With some rearranging I get

y(y-4) = -x^2+6x-13

Is it possible to define this explicitly in terms of y? It looks like a mathematical impossibility to define it explicitly in terms of y but I am hoping there might be some analytical technique for this.

## Answers and Replies

pwsnafu
What does "define explicitly" even mean? The formula at the start explicitly defines a circle.
Do you want a function $y(x)$? Then it should be easy to see the answer is no: for every x there are two values of y.

What does "define explicitly" even mean? The formula at the start explicitly defines a circle.
Do you want a function $y(x)$? Then it should be easy to see the answer is no: for every x there are two values of y.
Define the function explicitly in terms of y.

And okay.

AlephZero
Homework Helper
I don't see why not being single-valued means it's impossible to define something explicitly.

$(y-2)^2 = \text{something}$
$(y-2) = \pm \sqrt{\text{something}}$
...

I don't see why not being single-valued means it's impossible to define something explicitly.

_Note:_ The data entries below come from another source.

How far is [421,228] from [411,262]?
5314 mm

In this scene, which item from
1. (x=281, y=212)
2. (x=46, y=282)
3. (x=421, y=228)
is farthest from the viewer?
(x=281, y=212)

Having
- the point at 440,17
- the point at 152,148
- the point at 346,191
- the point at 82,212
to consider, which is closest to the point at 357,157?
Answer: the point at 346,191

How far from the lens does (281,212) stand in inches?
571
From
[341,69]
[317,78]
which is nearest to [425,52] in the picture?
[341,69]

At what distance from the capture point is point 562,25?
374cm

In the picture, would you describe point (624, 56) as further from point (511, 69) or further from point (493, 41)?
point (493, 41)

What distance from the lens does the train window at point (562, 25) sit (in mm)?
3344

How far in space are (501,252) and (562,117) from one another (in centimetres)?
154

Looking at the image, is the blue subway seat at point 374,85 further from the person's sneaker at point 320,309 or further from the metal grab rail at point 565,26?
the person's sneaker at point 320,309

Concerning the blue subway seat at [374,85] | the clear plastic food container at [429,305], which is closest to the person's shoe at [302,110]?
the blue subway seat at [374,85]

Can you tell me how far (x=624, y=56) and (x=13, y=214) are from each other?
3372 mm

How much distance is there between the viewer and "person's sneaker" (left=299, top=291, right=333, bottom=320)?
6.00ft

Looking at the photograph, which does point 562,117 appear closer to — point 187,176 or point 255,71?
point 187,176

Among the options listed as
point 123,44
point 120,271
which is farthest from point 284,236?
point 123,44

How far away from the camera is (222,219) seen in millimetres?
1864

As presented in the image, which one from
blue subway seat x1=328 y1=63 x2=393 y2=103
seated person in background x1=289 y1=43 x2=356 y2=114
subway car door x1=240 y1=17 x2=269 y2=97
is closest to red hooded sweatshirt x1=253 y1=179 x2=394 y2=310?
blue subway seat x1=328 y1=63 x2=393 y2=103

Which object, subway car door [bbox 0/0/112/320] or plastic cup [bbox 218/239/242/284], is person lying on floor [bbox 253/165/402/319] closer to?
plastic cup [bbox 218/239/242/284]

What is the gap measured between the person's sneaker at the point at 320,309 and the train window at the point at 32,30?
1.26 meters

$(y-2)^2 = \text{something}$
$(y-2) = \pm \sqrt{\text{something}}$
...
Well in this case it is more like (y^2-4y) = something. so it is bit more complicated. Who knows, maybe one day some genius might develop a clever theory to solve it.

pwsnafu
I don't see why not being single-valued means it's impossible to define something explicitly.

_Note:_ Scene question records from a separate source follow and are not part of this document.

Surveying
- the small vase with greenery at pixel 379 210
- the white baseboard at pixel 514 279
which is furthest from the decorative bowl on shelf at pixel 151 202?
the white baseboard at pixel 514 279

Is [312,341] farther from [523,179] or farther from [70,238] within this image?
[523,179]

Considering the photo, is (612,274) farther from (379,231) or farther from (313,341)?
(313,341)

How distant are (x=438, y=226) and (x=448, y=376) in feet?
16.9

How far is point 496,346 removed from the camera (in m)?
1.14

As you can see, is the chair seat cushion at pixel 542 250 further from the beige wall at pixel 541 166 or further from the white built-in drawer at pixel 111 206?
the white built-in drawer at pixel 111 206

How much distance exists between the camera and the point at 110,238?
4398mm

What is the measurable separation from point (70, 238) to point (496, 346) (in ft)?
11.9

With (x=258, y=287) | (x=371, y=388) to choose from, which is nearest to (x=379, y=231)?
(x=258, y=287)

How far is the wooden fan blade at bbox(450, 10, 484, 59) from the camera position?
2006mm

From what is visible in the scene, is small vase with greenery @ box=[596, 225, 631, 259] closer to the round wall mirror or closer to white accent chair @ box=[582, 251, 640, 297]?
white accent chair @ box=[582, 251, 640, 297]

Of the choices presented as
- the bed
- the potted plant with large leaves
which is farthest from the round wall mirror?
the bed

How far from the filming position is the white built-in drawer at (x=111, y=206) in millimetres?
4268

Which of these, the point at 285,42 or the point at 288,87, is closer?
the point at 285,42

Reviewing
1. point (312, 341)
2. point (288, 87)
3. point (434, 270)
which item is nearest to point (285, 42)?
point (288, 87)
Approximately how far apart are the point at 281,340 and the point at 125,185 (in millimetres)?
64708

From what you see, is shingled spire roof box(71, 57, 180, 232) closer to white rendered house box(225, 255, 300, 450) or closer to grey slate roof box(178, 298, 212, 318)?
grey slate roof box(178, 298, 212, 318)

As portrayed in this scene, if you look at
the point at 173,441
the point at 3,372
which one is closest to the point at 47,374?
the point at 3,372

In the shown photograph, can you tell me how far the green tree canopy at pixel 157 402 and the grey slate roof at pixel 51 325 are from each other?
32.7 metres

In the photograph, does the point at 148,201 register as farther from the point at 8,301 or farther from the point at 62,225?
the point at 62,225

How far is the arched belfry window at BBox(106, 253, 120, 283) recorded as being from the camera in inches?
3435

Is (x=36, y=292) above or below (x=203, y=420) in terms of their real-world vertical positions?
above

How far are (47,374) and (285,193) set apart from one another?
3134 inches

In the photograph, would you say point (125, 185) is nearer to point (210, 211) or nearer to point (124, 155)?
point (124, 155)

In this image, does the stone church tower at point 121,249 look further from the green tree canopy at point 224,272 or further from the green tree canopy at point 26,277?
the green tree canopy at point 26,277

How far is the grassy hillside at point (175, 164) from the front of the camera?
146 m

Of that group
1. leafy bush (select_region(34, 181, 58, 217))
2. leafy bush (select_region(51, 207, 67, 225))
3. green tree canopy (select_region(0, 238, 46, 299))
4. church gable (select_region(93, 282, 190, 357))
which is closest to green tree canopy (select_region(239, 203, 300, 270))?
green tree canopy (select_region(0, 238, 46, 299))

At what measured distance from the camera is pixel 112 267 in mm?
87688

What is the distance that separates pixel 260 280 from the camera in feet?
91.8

$(y-2)^2 = \text{something}$
$(y-2) = \pm \sqrt{\text{something}}$
...
This is why I asked what "define explicitly" means.

Well in this case it is more like (y^2-4y) = something. so it is bit more complicated. Who knows, maybe one day some genius might develop a clever theory to solve it.
How did you get that?
Edit: And why not just complete the square?

Mark44
Mentor
(x-3)^2 + (y-2)^2 = 1

With some rearranging I get

y(y-4) = -x^2+6x-13

Is it possible to define this explicitly in terms of y?
You can solve the first equation for y in terms of x. However, the equation defines a relation between x and y, but doesn't represent a function. Some values of x map to two different y values.

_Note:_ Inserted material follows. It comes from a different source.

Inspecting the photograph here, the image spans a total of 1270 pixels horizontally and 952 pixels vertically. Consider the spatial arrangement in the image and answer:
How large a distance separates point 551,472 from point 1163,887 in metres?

Having said all that, it's pretty simple to solve for y. Leave the terms in y on one side, and move the terms in x to the other side. Do not expand the (y - 2)2 term. Then take the square root of both sides, remembering to use ± for the two solutions.
It looks like a mathematical impossibility to define it explicitly in terms of y but I am hoping there might be some analytical technique for this.

You can solve the first equation for y in terms of x. However, the equation defines a relation between x and y, but doesn't represent a function. Some values of x map to two different y values.

Having said all that, it's pretty simple to solve for y. Leave the terms in y on one side, and move the terms in x to the other side. Do not expand the (y - 2)2 term. Then take the square root of both sides, remembering to use ± for the two solutions.
Oh, now I see what Alephzero was saying.